9.10.2005 | por Valmir Santos
São Paulo, domingo, 09 de outubro de 2005
TEATRO
“Jung, Sonhos de uma Vida”, “Divã” e “Segredo” usam base em legado de Freud para enveredar pelos mistérios da alma
VALMIR SANTOS
Da Reportagem Local
Pode soar redundante buscar um extrato psicológico no teatro quando é de sua natureza desmascarar humanidades em comédias, dramas, tragédias e variantes. Mas a temporada atual apresenta pelo menos três peças que se aproximam dos ditos mistérios da alma à moda do legado de Sigmund Freud (1856-1939).
O espectador se depara com a vida de um grande discípulo e dissidente de Freud em “Jung, Sonhos de uma Vida”, em cartaz no Espaço Promon; compartilha revisões pessoais de uma mulher em plena crise dos 40 anos em “Divã”, no teatro Faap; e vê o depoimento pessoal dos 17 atores de “Segredo”, no Tusp (veja ao lado).

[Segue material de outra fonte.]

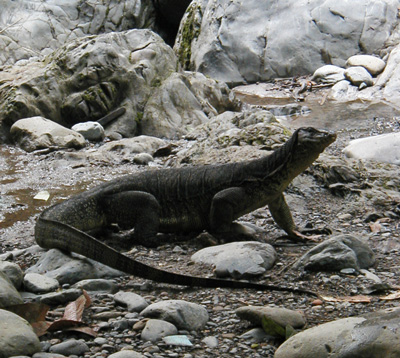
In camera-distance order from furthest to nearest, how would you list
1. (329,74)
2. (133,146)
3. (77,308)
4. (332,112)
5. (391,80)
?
(329,74), (391,80), (332,112), (133,146), (77,308)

Segundo o ator Jayme Periard, 44, no papel-título de Jung, a intenção é “mostrar o homem em suas contradições e buscas, não só científicas, mas espirituais, já que na infância ele teve experiências mediúnicas”. A tônica é de uma pessoa simples, amante das artes e de outras ciências.
O psiquiatra suíço Carl Gustav Jung (1875-1961) desenvolveu, com Freud, as primeiras teorias psicológicas fundamentadas no inconsciente. A dramaturgia é assinada pela psicóloga e escritora Eliana Zuckermann, que tomou como base o livro “Memórias, Sonhos e Reflexões”, de Jung.

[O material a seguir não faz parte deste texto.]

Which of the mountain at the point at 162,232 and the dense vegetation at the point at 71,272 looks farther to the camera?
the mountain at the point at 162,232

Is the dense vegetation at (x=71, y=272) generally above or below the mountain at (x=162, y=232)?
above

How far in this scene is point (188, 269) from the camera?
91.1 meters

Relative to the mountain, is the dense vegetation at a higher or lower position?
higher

O ponto de partida é uma entrevista que Jung concedeu aos 86 anos, a idade em que morreu. A conversa com uma jornalista o leva à relação com os pais, pacientes e as mulheres que amou (a mãe, a mulher, a amante e a filha).

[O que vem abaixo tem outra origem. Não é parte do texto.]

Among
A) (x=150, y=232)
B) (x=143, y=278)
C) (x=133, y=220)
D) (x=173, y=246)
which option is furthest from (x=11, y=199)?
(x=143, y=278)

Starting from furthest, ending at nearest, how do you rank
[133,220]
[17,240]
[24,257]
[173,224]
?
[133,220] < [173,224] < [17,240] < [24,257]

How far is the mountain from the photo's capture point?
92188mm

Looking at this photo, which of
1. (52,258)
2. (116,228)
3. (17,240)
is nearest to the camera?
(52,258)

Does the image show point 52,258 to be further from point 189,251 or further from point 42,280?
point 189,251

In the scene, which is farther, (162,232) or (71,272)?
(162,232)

Em busca de casar palavra e emoção, o diretor Rogério Fabiano pretende colocar em primeiro plano atitudes ou sentimentos como coragem, inteligência e sensibilidade. Em sua opinião, não é preciso entender de psicanálise para compreender o espetáculo.
Em “Divã”, Lilia Cabral vive Mercedes, a protagonista do romance de mesmo nome da gaúcha Martha Medeiros. Trata-se de uma quarentona casada, com dois filhos, vida estabilizada, que resolve procurar um analista.
A curiosidade transforma-se numa experiência devastadora. Surgem várias faces dela: a discreta, a apaixonada, a ciumenta, a sensual etc. Somam-se as figuras do marido e da melhor amiga, como a sugerirem contrapontos.
Em “Segredo”, o grupo Tusp apresenta a sua terceira incursão pelos quatro elementos: “Horizonte” (2000) elegeu a água; “Interior” (2002), a terra. Agora, o ar serve à metáfora daquilo que está “invisível”. O elemento fogo terá lugar em projeto para 2006.
Histórias vividas pelos atores costuram a dramaturgia, uma sucessão de quadros que tratam de amor, fé, sexualidade, família, violência, solidão e esperança.
“Não se trata de expor a intimidade das pessoas como fenômeno contemporâneo de comunicação”, diz o diretor Abílio Tavares. Ele quer dar conta dos sentimentos mais profundos das pessoas, despertando nelas o desejo de mudança. O grupo contou com assessoria terapêutica e fez um retiro na serra da Mantiqueira.